### Work to be completed
Please pick out each row below that contains the word "bounding" and copy those rows.

### Source data
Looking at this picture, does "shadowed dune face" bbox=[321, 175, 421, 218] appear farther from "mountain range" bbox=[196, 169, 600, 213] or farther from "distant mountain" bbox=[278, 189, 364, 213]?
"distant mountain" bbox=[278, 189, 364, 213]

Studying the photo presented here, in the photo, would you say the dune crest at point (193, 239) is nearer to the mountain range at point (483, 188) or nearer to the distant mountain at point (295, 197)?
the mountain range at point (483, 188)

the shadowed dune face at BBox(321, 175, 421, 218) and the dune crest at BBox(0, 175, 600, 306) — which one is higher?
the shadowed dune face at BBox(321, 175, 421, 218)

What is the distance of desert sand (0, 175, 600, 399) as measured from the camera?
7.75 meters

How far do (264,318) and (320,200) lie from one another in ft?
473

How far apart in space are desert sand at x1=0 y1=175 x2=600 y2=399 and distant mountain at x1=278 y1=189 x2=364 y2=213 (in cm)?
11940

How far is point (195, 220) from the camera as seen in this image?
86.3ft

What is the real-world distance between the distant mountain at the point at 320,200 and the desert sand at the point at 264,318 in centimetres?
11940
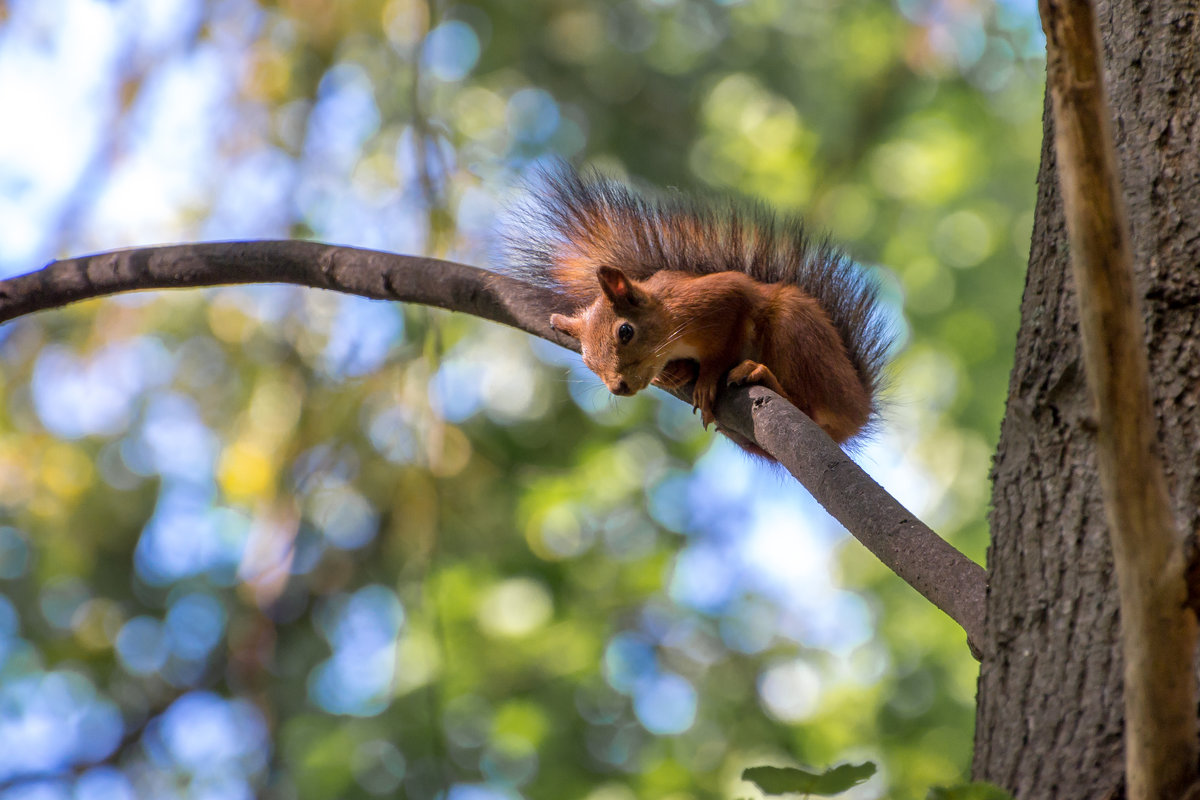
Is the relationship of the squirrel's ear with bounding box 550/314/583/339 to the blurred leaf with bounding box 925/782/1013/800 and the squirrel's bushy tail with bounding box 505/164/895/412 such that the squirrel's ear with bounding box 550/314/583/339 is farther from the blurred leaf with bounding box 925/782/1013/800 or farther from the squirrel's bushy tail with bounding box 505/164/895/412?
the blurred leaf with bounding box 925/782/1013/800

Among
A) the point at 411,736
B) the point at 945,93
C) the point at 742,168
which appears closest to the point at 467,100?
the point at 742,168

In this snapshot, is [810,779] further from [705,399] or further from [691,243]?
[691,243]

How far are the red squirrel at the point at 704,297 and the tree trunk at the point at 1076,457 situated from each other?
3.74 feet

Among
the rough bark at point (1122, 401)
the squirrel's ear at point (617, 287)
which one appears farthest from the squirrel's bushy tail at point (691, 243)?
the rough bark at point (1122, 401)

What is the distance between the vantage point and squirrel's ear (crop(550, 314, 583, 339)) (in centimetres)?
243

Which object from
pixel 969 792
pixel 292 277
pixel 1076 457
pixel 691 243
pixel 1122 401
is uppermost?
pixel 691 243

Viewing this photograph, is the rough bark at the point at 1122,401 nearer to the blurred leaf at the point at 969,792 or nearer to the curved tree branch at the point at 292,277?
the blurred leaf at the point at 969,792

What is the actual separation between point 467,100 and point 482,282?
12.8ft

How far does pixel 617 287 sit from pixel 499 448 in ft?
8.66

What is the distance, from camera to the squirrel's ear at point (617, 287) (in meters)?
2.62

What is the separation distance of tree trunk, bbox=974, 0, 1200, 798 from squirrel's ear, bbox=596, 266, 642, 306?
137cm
--
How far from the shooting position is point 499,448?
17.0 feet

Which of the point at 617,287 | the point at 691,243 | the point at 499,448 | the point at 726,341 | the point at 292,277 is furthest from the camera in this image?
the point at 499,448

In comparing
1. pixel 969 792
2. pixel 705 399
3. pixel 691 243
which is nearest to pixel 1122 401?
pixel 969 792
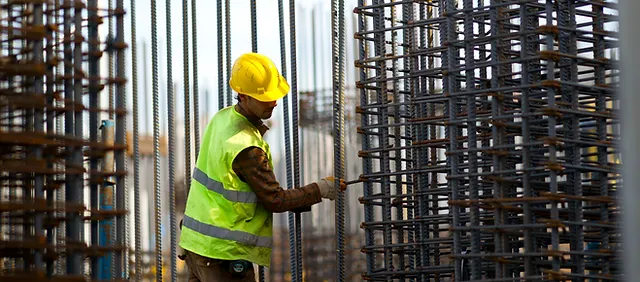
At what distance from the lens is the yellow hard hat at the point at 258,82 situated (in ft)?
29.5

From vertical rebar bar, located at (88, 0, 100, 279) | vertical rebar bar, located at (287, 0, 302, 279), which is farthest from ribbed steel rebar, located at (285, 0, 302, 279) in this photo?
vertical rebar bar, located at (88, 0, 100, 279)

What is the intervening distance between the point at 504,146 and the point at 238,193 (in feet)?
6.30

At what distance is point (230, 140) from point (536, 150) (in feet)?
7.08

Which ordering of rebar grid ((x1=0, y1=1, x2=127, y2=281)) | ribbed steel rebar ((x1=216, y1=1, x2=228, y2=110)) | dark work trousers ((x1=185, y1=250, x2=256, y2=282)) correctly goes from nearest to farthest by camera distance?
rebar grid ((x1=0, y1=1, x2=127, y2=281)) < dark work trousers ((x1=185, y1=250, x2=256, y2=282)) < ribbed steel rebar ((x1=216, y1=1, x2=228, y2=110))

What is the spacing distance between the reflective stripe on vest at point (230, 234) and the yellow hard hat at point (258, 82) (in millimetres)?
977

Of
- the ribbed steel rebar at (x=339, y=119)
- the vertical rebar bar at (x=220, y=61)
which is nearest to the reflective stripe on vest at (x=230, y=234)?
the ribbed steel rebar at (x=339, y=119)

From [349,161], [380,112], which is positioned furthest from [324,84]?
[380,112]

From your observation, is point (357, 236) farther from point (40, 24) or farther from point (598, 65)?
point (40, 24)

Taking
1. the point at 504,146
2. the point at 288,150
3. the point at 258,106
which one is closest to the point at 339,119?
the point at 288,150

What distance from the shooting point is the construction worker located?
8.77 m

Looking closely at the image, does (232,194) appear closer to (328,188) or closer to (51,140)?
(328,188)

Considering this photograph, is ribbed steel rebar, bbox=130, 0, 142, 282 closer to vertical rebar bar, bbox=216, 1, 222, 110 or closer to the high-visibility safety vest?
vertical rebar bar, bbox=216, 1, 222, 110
--
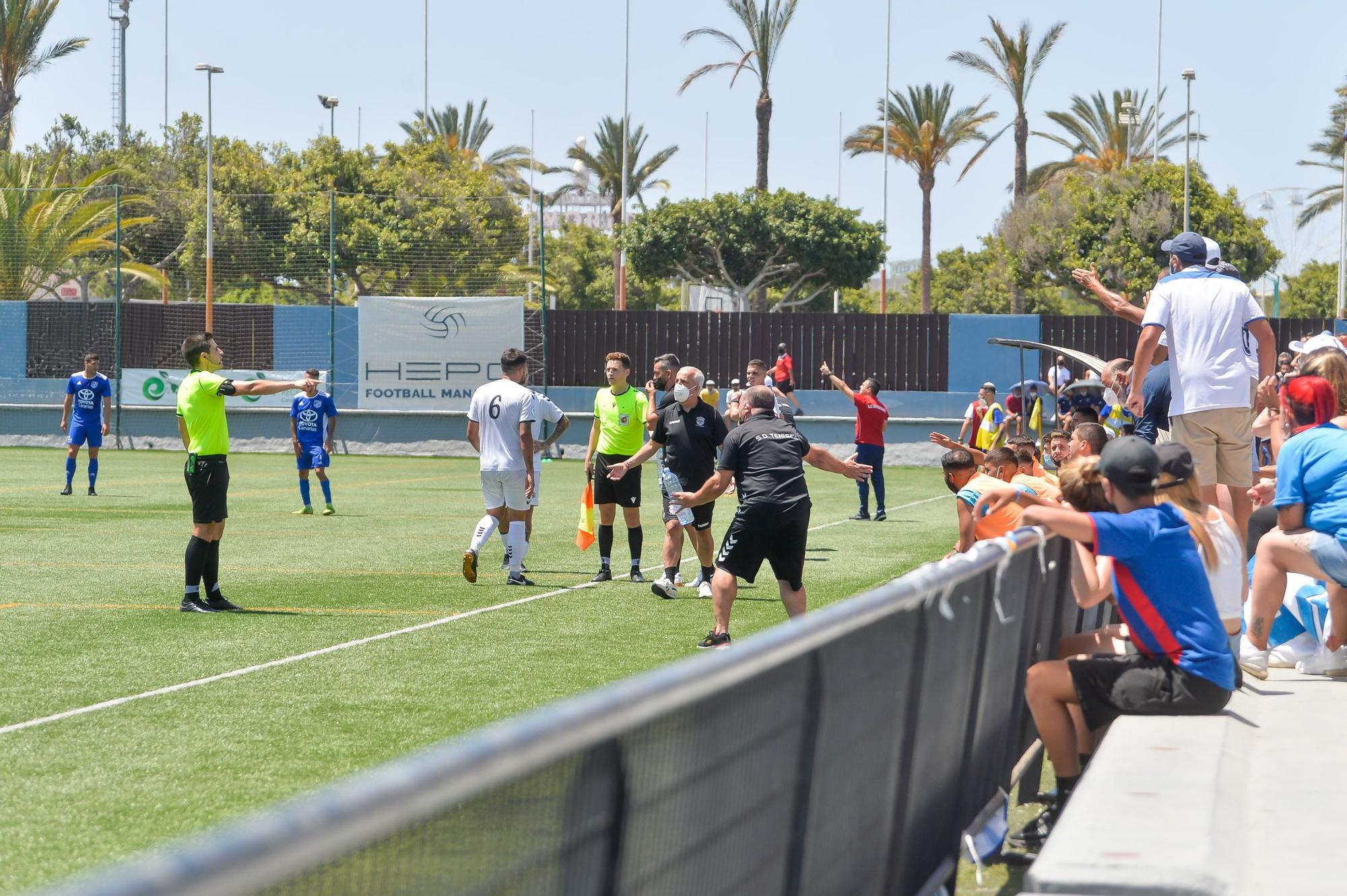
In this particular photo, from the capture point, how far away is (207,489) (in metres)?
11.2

### Result for this exercise
Is the relationship of the squirrel's ear with bounding box 550/314/583/339 to the blurred leaf with bounding box 925/782/1013/800 and the squirrel's bushy tail with bounding box 505/164/895/412 such that the squirrel's ear with bounding box 550/314/583/339 is farther from the blurred leaf with bounding box 925/782/1013/800 or farther from the squirrel's bushy tail with bounding box 505/164/895/412?
the blurred leaf with bounding box 925/782/1013/800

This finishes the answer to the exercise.